I remember it getting lauded during it theater run and just thinking to myself "These people know what the were buying a ticket for right?" I'll get it on netflix. Seems like the definition of an action popcork flick.
This reminds me that I need to see JCVD again. That movie was sssssooooo good.
I believe it's streaming on Netflix too!
I also think that Zeitlin deserves some credit for the performances of his two leads. It's easy to dismiss the little girl as cute and lovable while her voice over does most of the heavy lifting, but the fact is there's good reason why many directors refuse to work with children: it's damned difficult. For a first-time director to coax performances of that caliber out of two untrained actors is note-worthy. White, black, rich or poor; the materiel demanded a gifted to filmmaker to achieve its potential, and I believe Zeitlin delivered.
the phrase "Also Van Damme" cracks me up and gets me really excited every time Is see it.
Debating on doing the Nolan Batman trilogy. Starts at 6:30pm. Going to have to call the theater and ask about how long they plan to have their intermissions. Don't really recall my theater experience with Begins and I havent seen The Dark Knight since it was in theaters since I got super burned out on it.

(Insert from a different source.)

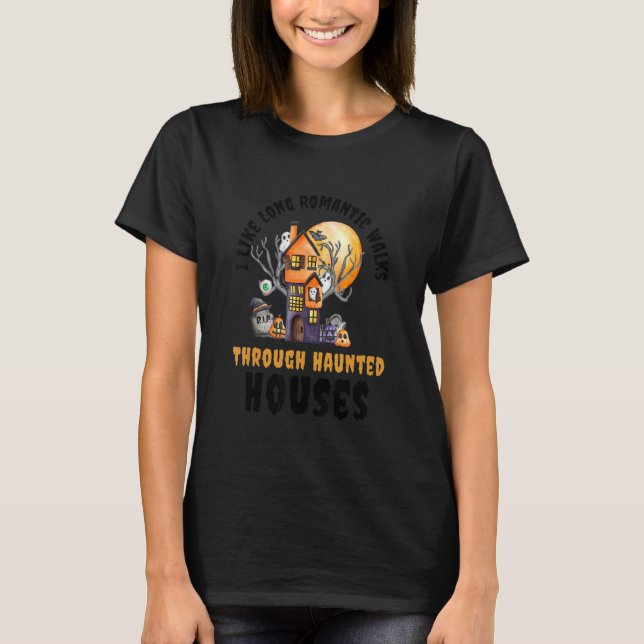 Camiseta I Like Long Romantic Walks Through Haunted Houses  (Frente)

Or I'm just going to go to the first screening in the morning since the new one is 3 hours long... Woooo
I don't know how I missed the earlier post about this movie...
out of the 6000 neckbeards in that convention hall, one of them had to have had the stones to record the teaser with the intent of uploading it online SOON
- New high-definition digital restoration, approved by director Roman Polanski, with uncompressed monaural soundtrack on the Blu-ray edition
- New interviews with Polanski, actor Mia Farrow, and producer Robert Evans
- Komeda, Komeda, a feature-length documentary on the life and work of jazz musician and composer Krzysztof Komeda, who wrote the score for Rosemary’s Baby
- 1997 radio interview with author Ira Levin from Leonard Lopate’s WNYC program New York and Company on the 1967 novel, the sequel, and the film
- PLUS: A booklet featuring an essay by critic Ed Park and Levin’s afterword for the 2003 New American Library edition of his novel, in which he discusses its and the film’s origins
The Master has an official poster now but the link I found is too big to post here and I'm too lazy to shrink it.
Your Sister's Sister was solid. It's too bad the montage thing at the end was so saccharine and gutless. Damn near ruined the movie for me.
Sounds like a great time to watch it for the first time!
Has anyone see the Dragon Destiny blu-ray release of HARD BOILED, and if so, how does the quality of the print/sound compare to the old, SD Criterion release? I'd be biased to the Criterion release, although it is not anamorphic, so...
I figured someone in here might know...
The Criterion release is still the best. i have the DD DVD release, and it's a decent transfer, but it's got pretty terrible "dubtitles." I've read that the blu ray is a literal straight rip from the same dvd, so it's not worth it at all.
Check out DVD Beaver or DVD Talk for reviews or comparisons. I would be stunned if the pre-2000 Criterion disc managed to come anywhere close to a Blu-ray release of even marginal quality.
Edit: unless it is just a rip, as Drinkey says it might be.